Seperti dinyatakan oleh Tubagus P. Svarajati dalam koran Tempo edisi 8 Mei 2008 dan 22 Januari 2009 lalu, ternyata upaya revitalisasi tersebut tidak bisa menolak untuk tidak memberikan permasalahan baru. Bahwa empat tahun terakhir, keramaian itu—seperti kala pecinan masih ramai—ditingkatkan, meski tak lagi di situs asalnya. Namanya Pasar Imlek Semawis, diadakan oleh Komunitas Pecinan Semarang untuk pariwisata (Kopi Semawis), serta acara Waroeng Semawis, yakni pusat jajan kaki lima di ruas Jalan Gang Warung. Bukanya hanya pada malam hari, Jumat hingga Minggu.

Dua kegiatan tersebut, ujarnya, ditengarai menjadi penanda kuat Semarang kiwari, selain tentu saja lokus Pecinan itu memang sudah bermagnet: ada 13 kelenteng tersebar di sana. Tetapi di sisi lainnya, lingkungan Pecinan menjadi semakin kumuh, lalu lintas memadat, relasi sosial melonggar.

Kemudian Tubagus menanyakan, mengapa para stakeholders tidak acuh pada pokok-pokok soal itu. Penggawa Kopi Semawis—sebagai pencetus dan pelaksana ide—pun abai dan lalai, padahal salah satu alasan pendiriannya adalah merevitalisasi Pecinan. Revitalisasi apa? Apakah dengan cara berdagang ala Waroeng atau Pasar Imlek Semawis itu? Adakah program yang holistik, integralistik dalam membangun kawasan? Apakah kehadiran kerumunan layak dicacah sebagai keberhasilan?

Secara eksplisit pun dikatakan bahwa Kopi Semawis tak lebih sebagai organisasi klangenan saja. Ia seakan-akan bergiat, padahal tidak berinteraksi atau mengakar pada kebutuhan masyarakat yang hendak dilayaninya. Dan di akhir kesimpulannya, dikatakan bahwa terdapat jarak kultural, ekonomi (dan politis) yang mesti didekatkan, dengan semacam perencanaan dan pengelolaannya melibatkan masyarakat lokal (community-based tourism).

Jika dirunut, Kopi Semawis ini resmi berdiri pada 28 November 2005, dengan disahkan oleh seorang notaris. Konon perkumpulan ini dinamakan ”Kopi Semawis” adalah karena kata ”semawis” itu sendiri merupakan pembahasaan Jawa Kawi dari kata”semarang”. Dan ”kopi”, semua orang tahu, minuman yang membuat mata betah melek, atau aktif lebih lama. Demikian diandaikan nama ”Kopi Semawis” dapat memunculkan harap agar kehidupan di Semarang berlangsung lebih panjang, agar waktu mengecap makanan yang tersohor lebih panjang, agar orang mengetaui bahwa di Semarang ada udara sejuk.

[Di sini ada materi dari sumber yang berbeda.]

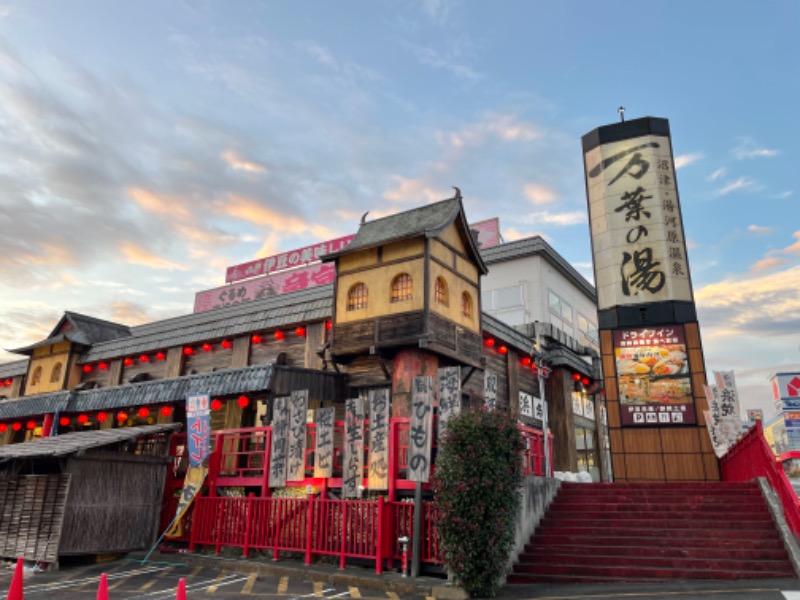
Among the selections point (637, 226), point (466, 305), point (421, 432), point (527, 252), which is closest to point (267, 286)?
point (527, 252)

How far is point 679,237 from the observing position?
2381cm

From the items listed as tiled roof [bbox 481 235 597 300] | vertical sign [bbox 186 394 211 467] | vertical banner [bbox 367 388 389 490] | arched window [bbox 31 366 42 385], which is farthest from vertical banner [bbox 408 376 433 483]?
arched window [bbox 31 366 42 385]

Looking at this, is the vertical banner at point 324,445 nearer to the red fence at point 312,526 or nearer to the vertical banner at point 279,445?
the red fence at point 312,526

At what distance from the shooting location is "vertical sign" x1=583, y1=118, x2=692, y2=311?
930 inches

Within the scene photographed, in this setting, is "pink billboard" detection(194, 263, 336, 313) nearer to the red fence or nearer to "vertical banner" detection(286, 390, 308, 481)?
"vertical banner" detection(286, 390, 308, 481)

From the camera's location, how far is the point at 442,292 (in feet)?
64.8

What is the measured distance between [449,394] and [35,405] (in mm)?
23096

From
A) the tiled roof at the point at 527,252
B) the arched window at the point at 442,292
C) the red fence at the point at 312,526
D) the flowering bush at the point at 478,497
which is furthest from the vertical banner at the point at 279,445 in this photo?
the tiled roof at the point at 527,252

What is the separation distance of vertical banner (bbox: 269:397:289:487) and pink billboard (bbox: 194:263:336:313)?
58.1ft

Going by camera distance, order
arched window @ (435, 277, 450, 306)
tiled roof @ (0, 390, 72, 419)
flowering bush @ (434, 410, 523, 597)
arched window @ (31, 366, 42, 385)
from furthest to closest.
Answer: arched window @ (31, 366, 42, 385), tiled roof @ (0, 390, 72, 419), arched window @ (435, 277, 450, 306), flowering bush @ (434, 410, 523, 597)

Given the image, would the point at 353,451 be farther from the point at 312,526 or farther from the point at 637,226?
the point at 637,226

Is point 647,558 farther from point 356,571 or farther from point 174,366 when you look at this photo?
point 174,366

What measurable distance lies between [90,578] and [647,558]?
12.1 meters

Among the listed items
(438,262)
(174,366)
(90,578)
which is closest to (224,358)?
(174,366)
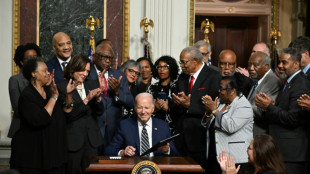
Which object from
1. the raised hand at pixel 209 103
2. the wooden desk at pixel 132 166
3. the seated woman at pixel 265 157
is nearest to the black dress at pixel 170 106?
the raised hand at pixel 209 103

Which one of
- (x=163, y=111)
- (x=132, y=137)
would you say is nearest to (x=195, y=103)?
(x=163, y=111)

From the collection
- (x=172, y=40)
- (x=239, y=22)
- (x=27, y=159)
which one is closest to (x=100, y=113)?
(x=27, y=159)

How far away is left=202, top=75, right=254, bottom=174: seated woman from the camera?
524 centimetres

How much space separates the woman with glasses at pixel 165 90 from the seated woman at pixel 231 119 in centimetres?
65

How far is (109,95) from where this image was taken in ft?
19.5

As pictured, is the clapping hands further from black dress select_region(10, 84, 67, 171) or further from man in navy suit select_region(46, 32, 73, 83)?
man in navy suit select_region(46, 32, 73, 83)

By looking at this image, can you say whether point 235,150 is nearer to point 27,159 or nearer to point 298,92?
point 298,92

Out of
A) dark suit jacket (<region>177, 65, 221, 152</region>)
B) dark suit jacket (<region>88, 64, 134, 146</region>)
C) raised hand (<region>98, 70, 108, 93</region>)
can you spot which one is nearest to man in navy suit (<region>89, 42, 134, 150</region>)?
dark suit jacket (<region>88, 64, 134, 146</region>)

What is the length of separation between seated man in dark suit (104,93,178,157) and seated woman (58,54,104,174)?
358mm

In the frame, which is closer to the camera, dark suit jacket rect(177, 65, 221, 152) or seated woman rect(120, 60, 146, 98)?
dark suit jacket rect(177, 65, 221, 152)

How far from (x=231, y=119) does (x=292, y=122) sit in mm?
636

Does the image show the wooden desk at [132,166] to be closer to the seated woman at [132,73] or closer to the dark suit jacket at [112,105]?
the dark suit jacket at [112,105]

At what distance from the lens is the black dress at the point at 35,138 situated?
15.6 ft

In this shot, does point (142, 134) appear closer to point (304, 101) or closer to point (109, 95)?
point (109, 95)
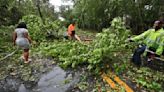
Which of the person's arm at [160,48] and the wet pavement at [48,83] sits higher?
the person's arm at [160,48]

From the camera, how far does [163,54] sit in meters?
9.90

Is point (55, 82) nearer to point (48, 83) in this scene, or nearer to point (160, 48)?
point (48, 83)

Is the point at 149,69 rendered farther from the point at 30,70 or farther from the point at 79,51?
the point at 30,70

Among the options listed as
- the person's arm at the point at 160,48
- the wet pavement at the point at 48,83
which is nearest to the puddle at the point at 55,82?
the wet pavement at the point at 48,83

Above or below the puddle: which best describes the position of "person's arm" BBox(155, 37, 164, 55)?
above

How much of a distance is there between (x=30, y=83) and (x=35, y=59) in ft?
11.2

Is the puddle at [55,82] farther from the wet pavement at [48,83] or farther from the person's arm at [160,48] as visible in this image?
the person's arm at [160,48]

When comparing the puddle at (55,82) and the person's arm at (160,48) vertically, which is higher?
the person's arm at (160,48)

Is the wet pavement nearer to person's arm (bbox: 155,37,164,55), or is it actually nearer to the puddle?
the puddle

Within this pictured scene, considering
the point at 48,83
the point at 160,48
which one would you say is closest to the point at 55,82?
the point at 48,83

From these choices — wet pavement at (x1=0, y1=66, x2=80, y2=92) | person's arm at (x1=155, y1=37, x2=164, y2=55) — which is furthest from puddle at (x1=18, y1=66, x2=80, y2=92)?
person's arm at (x1=155, y1=37, x2=164, y2=55)

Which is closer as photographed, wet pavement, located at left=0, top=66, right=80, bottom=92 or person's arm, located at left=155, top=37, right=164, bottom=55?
wet pavement, located at left=0, top=66, right=80, bottom=92

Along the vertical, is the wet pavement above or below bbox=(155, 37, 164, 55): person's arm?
below

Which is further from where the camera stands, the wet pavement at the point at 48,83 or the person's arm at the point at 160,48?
the person's arm at the point at 160,48
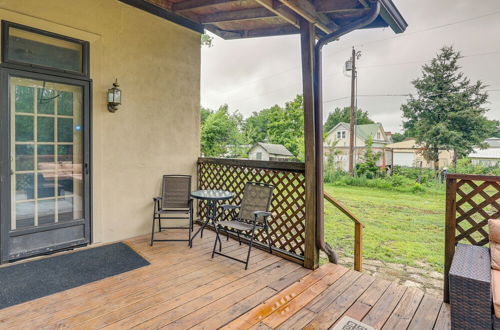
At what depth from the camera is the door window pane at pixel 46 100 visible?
3148mm

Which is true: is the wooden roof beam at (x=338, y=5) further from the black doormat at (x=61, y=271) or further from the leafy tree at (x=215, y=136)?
the leafy tree at (x=215, y=136)

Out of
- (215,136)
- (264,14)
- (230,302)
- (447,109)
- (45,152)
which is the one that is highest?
(447,109)

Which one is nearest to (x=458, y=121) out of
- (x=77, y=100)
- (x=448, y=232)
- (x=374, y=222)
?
(x=374, y=222)

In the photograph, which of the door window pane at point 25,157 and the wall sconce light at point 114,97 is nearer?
the door window pane at point 25,157

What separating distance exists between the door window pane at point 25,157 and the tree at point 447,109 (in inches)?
629

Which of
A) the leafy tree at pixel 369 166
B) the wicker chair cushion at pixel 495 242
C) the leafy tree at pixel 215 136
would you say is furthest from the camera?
the leafy tree at pixel 369 166

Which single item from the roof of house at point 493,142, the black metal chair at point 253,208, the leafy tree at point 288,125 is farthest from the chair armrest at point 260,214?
the roof of house at point 493,142

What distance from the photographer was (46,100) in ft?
10.5

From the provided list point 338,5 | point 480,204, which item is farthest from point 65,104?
point 480,204

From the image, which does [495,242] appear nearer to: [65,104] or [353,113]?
[65,104]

Bisa jadi kalimat tersebut bukanlah harapan sesungguhnya, melainkan sebuah metafora. Bisa jadi, dan tentu saja ini merupakan sebuah tafsir, harapan yang dimaksudkan adalah untuk mengajak lebih banyak orang agar mengenal kota Semarang, menikmati Semarang. Sebuah harapan didahului oleh adanya motif, yang melandasi dan mendorong manusia untuk berharap, termasuk para pendiri Kopi Semawis. Pertanyaan yang akan sangat sulit terjawab adalah, apa (kira-kira) motif-motif yang berkelindan dalam harapan-harapan tersebut?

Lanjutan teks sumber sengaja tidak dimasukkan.